Stranded

Editorial
Stabroek News
October 10, 2000


They did not have to die. Delon Pereira, Danielle Joe and Delisa Pereira were as much victims of poverty, ignorance and downright selfishness as they were victims of the fire that turned their tiny bodies into charred, black lumps. And the manner of their demise has signalled a fourth tragic event in the Timehri Docks community--the spirit of neighbourliness has been mortally wounded.

Monica Pereira, a mother of three at 17, told Stabroek News that she had left her children at home and gone in search of a job as she had nothing to give them to eat. Her eldest, a three-year-old, had complained of hunger, she said.

Pereira must have heard stories of the countless children who had died in fires after being left at home alone by their parents. But endowed with the 'it can't happen to me' optimism of the very young and the attending naivete, Pereira left three babies unattended; left her front door open; left word with a neighbour to "keep an eye" on them. She had no idea of how dangerous that was. In England, indeed, it is illegal to leave children under 14 years old unattended.

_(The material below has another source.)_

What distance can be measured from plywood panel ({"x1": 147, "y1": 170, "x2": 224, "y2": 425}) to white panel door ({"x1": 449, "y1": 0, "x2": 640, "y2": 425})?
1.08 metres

Chief Fire Officer, Tulsi John, told this newspaper that the fire was as a result of children playing with matches. But this conclusion could not have been arrived at with certainty. Rather, it must have been through a process of elimination. Investigators would have found no trace of any accelerant, no sign that the mother left a stove on or a candle lit, no electrical appliances that could have malfunctioned and deduced that the children had to have been playing with matches. But who knows?

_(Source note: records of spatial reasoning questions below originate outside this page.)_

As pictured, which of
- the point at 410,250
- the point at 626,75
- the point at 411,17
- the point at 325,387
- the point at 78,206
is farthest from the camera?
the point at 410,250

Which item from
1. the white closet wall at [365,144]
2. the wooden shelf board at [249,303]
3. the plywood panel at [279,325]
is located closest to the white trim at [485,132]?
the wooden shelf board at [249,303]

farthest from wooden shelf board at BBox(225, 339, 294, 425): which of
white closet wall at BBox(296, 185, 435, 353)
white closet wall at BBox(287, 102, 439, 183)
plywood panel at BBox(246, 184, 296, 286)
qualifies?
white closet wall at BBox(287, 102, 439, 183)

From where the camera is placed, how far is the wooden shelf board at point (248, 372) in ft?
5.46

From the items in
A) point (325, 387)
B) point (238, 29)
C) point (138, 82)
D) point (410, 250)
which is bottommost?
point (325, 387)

This newspaper reported that an old woman living nearby had alerted neighbours that there was smoke emanating from Pereira's flat. Obviously, no one went to investigate. Was it a case of everybody thinking somebody would do what anybody could have done, but in the end nobody did? Or was it a case of everyone turning a deaf ear and a blind eye? Whichever it was, Pereira's neighbours failed her miserably. They also failed her infant children.

In small rural communities like Pereira's, there really are no secrets. No doubt, the neighbours knew Pereira's situation. And while it is likely that their circumstances are similar, surely it would have cost them nothing to ensure that her children were safe while she was away.

A letter writer in Stabroek News' letters column (7-10-00) asked the following questions: Why should a 17-year-old be the mother of three children? Where are their fathers? Where are her parents? Was she exposed to family planning? Has she been taught any skills? How many more like her are out there? How did she escape the attention of the welfare authorities? Pereira's neighbours have answered these questions and any others with one of their own "who cares?" The answer, Nobody!

In contrast to Pereira, many 17-year-olds are still basking in their success at the Caribbean Examination Council exams, or have moved on to higher education. But unfortunately, among the critically poor, Pereira is just a statistic; there are just as many 16- and 17-year olds, and some even younger, who have become invisible.

They can be found in impoverished rural and urban communities, or among Guyana's growing population of street dwellers. Nobody cares that they have stopped going to school. Nobody cares that they are using drugs or alcohol. Nobody cares that they are bringing children into the world to repeat the whole pitiful cycle.

It is too late for Pereira's children. But it is not too late to resuscitate neighbourliness in the Timehri Docks community and elsewhere. The women who have mobilized to successfully garner resources for Jennifer Khan after an earlier tragedy are a shining example of what it means to love one's neighbour.